• **SÉRIE D'EXERCICES**
[a] Pour chaque affirmation, dites si elle concorde avec le texte à lire, par oui ou par non, et citez mot pour mot le passage qui tranche.
(i) La constitution de 1826 a été écrite par Simon Bolivar.
(ii) L'initiative de la première Marche pour la dignité, la terre et le territoire venait des peuples autochtones des hauts plateaux.
(iii) L'Assemblée constituante comptait 300 membres.
[b] Répondez brièvement à ces questions à l'aide du texte à lire.
(i) À quelle date a lieu le vote référendaire ?
(ii) Depuis quelle année une Assemblée constituante était-elle revendiquée ?
(iii) À quel moment l'Assemblée constituante a-t-elle commencé ses travaux ?

• **TEXTE À LIRE**
-------------------------
Pour la première fois dans l'histoire bolivienne, le peuple est appelé à se prononcer sur une constitution réclamée par la volonté populaire. Toutes les constitutions antérieures, de 1826 -- écrite par Simon Bolivar et fondant la république -- à celle de 1994, ont été élaborées en dehors de la participation de la majorité de la population. Le vote référendaire du 25 janvier 2009 revêt donc une signification bien spéciale.
Mobilisation pour un nouveau choix de société
Une Assemblée constituante était revendiquée dès 1990, lors de la première Marche pour la dignité, la terre et le territoire. L'initiative de cette marche venait des peuples autochtones de la plaine orientale, ceux habitant les départements de Santa Cruz et du Beni, notamment.
Ce n'est qu'en 2003 toutefois, avec le renversement du gouvernement Sánchez de Losada et sa fuite vers les États-Unis, que l'Assemblée constituante deviendra incontournable pour la classe politique. Elle sera mise sur pied à la suite de l'élection d'Evo Morales comme président et commencera ses travaux en août 2006, après que ses 255 membres aient été élus au suffrage universel.
-------------------------
Données spatiales illustrées
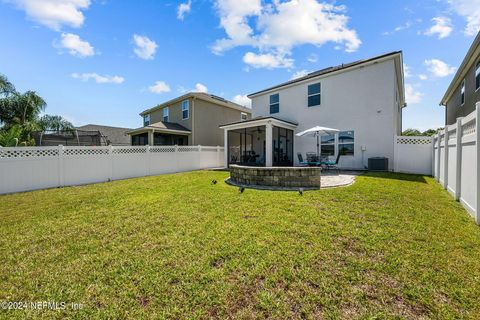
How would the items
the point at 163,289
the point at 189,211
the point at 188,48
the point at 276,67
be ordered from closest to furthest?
the point at 163,289
the point at 189,211
the point at 188,48
the point at 276,67

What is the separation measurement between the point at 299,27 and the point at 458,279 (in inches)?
498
-------------------------
• **CORRIGÉ DES EXERCICES**
[a]
(i) Oui : « écrite par Simon Bolivar et fondant la république »
(ii) Non : « L'initiative de cette marche venait des peuples autochtones de la plaine orientale »
(iii) Non : « après que ses 255 membres aient été élus au suffrage universel »

[b]
(i) Le 25 janvier 2009.
(ii) Depuis 1990.
(iii) En août 2006.